*Exercise task:* Tally how many lines of the records below contain the string "Considering". Reply with the number alone.

** BEGIN Stored records **

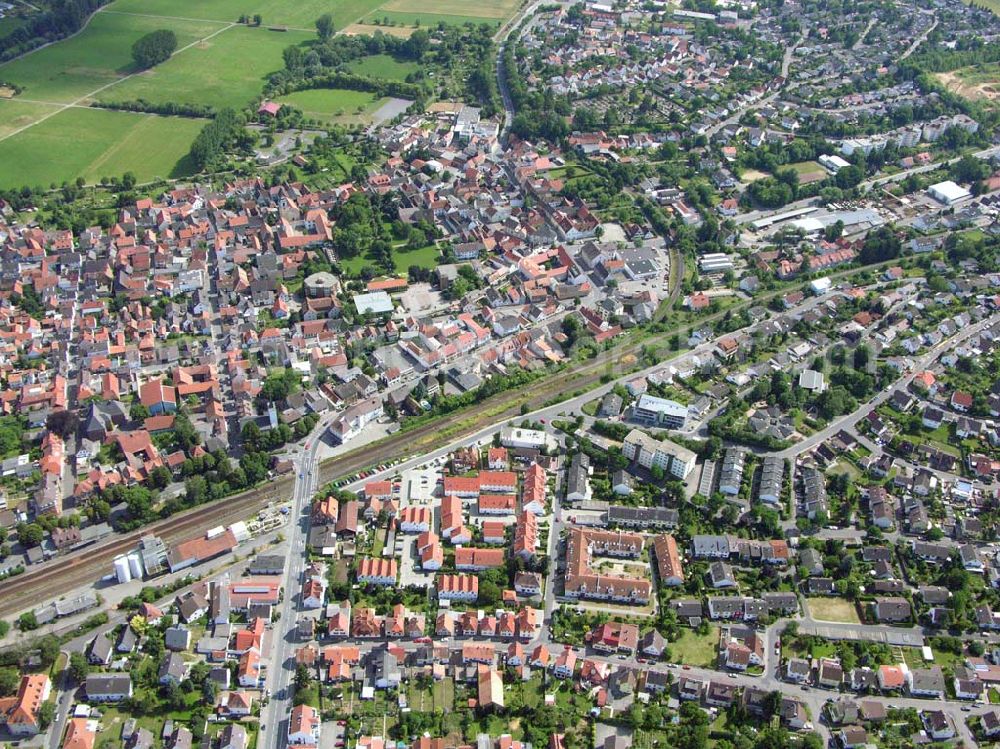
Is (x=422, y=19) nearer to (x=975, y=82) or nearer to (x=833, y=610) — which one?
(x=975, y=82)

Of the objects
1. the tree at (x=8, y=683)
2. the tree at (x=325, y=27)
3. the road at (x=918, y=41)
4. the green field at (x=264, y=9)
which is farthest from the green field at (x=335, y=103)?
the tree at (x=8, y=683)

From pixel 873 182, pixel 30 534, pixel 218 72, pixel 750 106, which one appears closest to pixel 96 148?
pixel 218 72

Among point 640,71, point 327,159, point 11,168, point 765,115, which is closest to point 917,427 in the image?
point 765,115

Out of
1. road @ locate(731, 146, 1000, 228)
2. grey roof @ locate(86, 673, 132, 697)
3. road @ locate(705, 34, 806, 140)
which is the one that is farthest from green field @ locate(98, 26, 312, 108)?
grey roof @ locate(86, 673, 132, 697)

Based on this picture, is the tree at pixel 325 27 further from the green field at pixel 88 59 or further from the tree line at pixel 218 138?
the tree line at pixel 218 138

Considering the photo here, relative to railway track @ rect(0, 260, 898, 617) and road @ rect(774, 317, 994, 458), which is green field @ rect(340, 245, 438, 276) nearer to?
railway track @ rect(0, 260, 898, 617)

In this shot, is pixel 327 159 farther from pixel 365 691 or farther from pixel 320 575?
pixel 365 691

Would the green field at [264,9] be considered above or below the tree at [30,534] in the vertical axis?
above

** END Stored records **
** BEGIN Stored records **

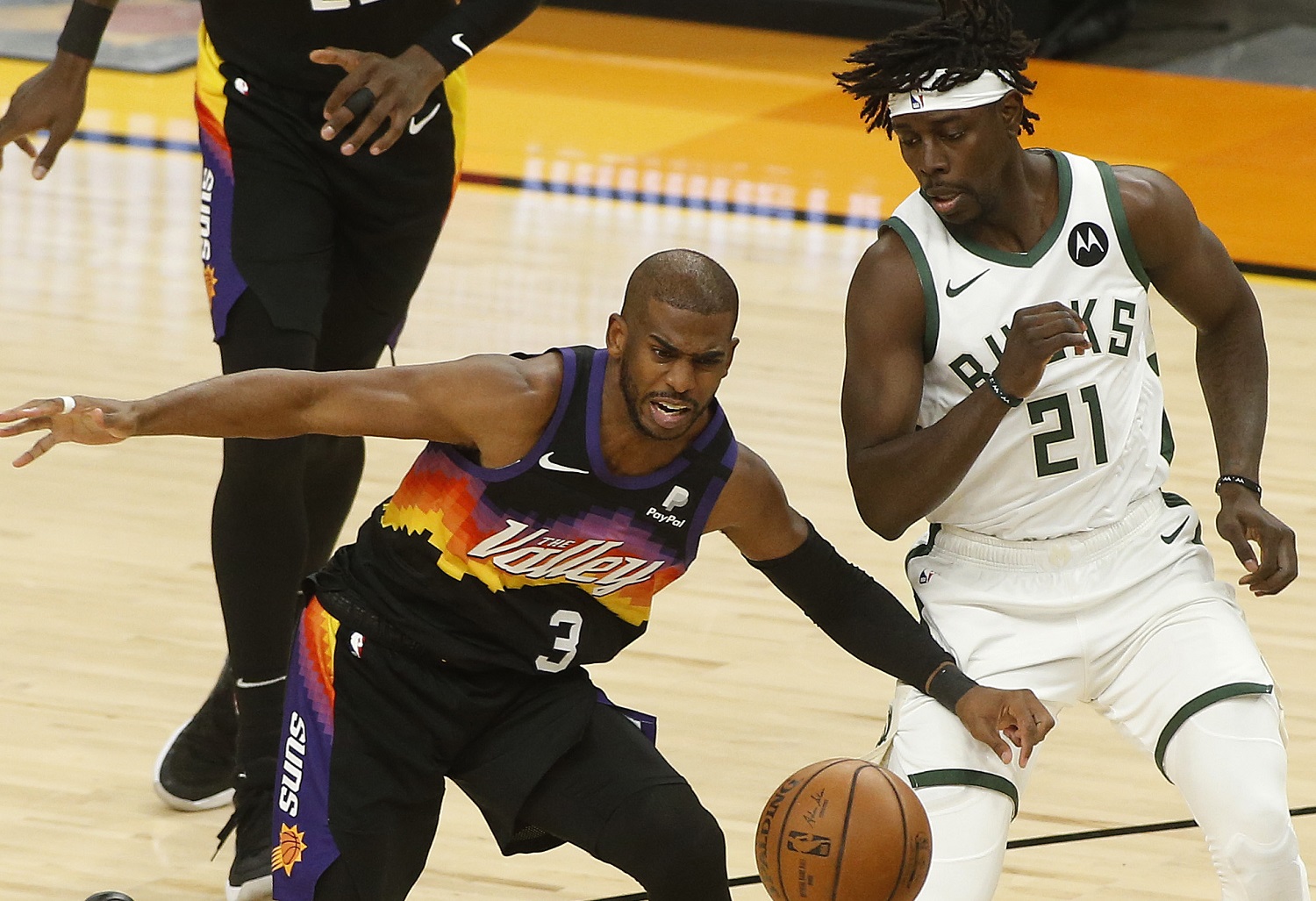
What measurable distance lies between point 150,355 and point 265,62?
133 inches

** END Stored records **
** BEGIN Stored records **

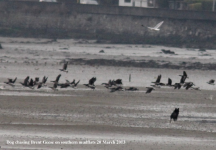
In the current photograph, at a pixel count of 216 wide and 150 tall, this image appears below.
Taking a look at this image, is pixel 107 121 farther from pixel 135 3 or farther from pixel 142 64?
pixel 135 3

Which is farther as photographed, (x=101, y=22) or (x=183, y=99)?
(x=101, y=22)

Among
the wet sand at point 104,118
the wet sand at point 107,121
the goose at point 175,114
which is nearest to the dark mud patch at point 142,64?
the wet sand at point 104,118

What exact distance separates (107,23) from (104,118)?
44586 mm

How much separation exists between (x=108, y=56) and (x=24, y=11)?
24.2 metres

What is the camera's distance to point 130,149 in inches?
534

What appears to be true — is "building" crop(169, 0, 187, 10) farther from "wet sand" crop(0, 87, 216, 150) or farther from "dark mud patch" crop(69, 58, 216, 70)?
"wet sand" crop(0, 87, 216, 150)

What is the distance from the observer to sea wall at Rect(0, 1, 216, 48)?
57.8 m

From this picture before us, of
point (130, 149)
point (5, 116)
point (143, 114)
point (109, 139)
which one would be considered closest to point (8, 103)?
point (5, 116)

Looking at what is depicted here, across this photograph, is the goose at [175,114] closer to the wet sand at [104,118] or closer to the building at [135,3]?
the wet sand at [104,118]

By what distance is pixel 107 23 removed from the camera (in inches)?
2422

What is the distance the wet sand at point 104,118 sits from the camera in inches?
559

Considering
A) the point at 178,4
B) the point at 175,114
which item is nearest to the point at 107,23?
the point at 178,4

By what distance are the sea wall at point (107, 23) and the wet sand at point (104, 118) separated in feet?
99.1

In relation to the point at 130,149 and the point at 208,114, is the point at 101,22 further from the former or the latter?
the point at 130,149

** END Stored records **

*Response to the exercise:* 2